● **Input data**:

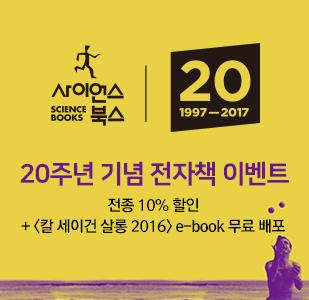 사이언스북스 20주년 기념 이벤트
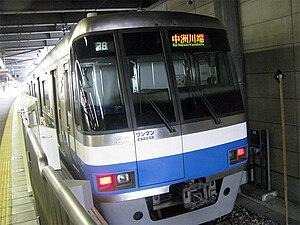 Kūkō Line (Fukuoka City Subway) - Image: FUKUOKACITY SUBWAY 2000 002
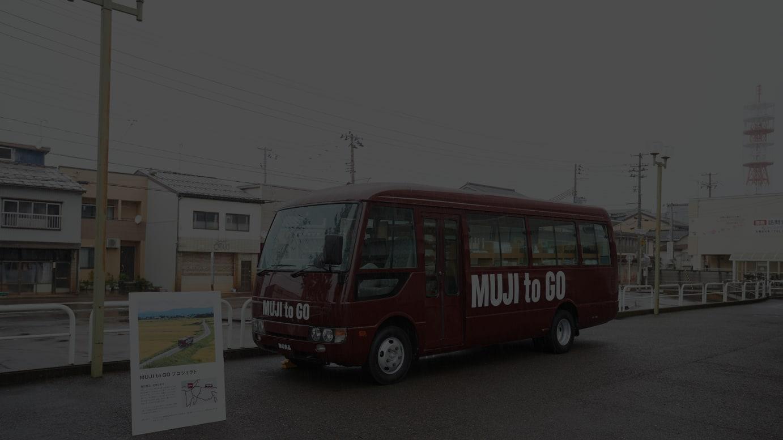 移動販売で使用するバス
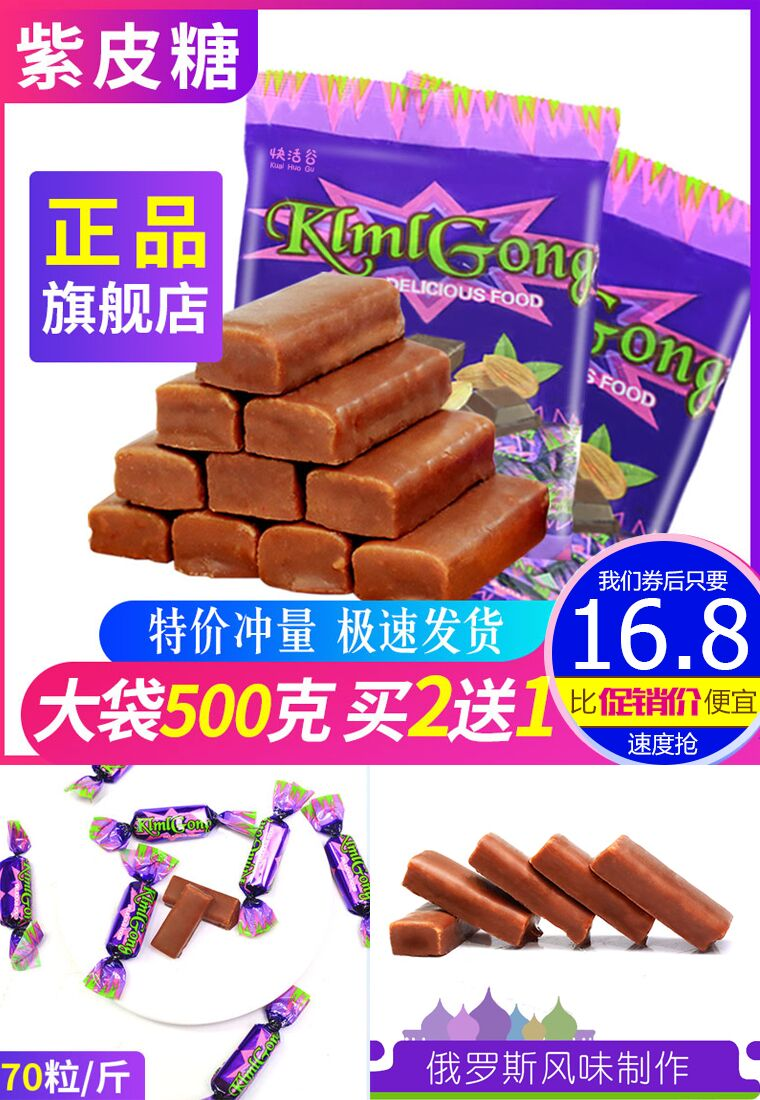 【2件更優惠】俄羅斯風味紫皮糖500g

● **What you have to do**:
All of the material above must be retyped exactly, line for line, with the images dropped.

● **Reply**:
 사이언스북스 20주년 기념 이벤트
 Kūkō Line (Fukuoka City Subway) - Image: FUKUOKACITY SUBWAY 2000 002
 移動販売で使用するバス
 【2件更優惠】俄羅斯風味紫皮糖500g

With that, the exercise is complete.